La già lunga lista di giocatori che sono stati abbinati al Pordenone nella prima giornata del mercato di riparazione si arricchisce di altri tre nomi: Loris Tortori (classe ’88, attaccante attualmente alla Viterbese, ex Venezia), Mattia Corradi (classe ’90, centrocampista dell’Arezzo, ex Albinoleffe) e Devis Talarico (classe ’97, difensore sempre dell’Arezzo). Uno per reparto come indicato sin dalla vigilia dell’apertura delle liste dalla dirigenza del Pordenone.
Sono giorni in cui i procuratori sono all’opera e propongono e diffondono nomi per cercare di attirare l’attenzione sui loro assistiti. A volte basta una semplice richiesta di informazioni per trovare il giorno dopo il nome del giocatore accostato alla società del richiedente sui media il giorno dopo.
Non è cosa che riguarda solo il Pordenone, ovviamente, ma tutte le formazioni professionistiche e spesso anche quelle più ambiziose di Lega D.

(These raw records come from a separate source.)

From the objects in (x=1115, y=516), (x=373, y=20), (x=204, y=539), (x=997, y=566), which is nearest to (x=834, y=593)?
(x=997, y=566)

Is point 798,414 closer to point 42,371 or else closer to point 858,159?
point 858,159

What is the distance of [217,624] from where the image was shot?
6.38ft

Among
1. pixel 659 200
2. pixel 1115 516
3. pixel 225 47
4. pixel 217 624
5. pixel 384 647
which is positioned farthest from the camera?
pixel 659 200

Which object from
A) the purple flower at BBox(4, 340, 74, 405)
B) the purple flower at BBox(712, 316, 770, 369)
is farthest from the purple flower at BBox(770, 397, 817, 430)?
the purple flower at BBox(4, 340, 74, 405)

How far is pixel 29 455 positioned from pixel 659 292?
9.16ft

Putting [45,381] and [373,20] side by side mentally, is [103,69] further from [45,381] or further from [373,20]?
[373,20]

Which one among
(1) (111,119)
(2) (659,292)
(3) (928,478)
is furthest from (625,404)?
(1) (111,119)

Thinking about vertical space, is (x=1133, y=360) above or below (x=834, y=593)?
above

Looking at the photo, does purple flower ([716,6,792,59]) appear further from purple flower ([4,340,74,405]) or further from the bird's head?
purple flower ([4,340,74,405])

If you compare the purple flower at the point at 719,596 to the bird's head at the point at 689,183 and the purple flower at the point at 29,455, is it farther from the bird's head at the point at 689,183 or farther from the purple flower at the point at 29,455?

In realtà le operazioni veramente concluse e ufficializzate sono pochissime. Nel girone B (quello dei ramarri) sino a ieri pomeriggio solo cinque.
Il Padova non spreca tempo e ha già ufficializzato con tanto di presentazione l’ingaggio di Simone Salviato (esterno di difesa proveniente dalla Cremonese, con lunga esperienza in B). Il dg zamuner dovrebbe chiudere a ore anche con Ettore Gliozzi (attaccante del Sassuolo attualmente in prestito al Cesena) e non ha perso le speranze di incassare anche il sì di Luca Cattaneo.
Decisamente meno rilevanti le altre operazioni già concluse. Il Mestre ha ufficializzato la cessione (rescissione del contratto) di Bussi, la Sambenedettese quelle di Sorrentino (rescissione) e Trillò (prestito all'Arzachena). La Triestina ha prestato Langwa alla Palmese.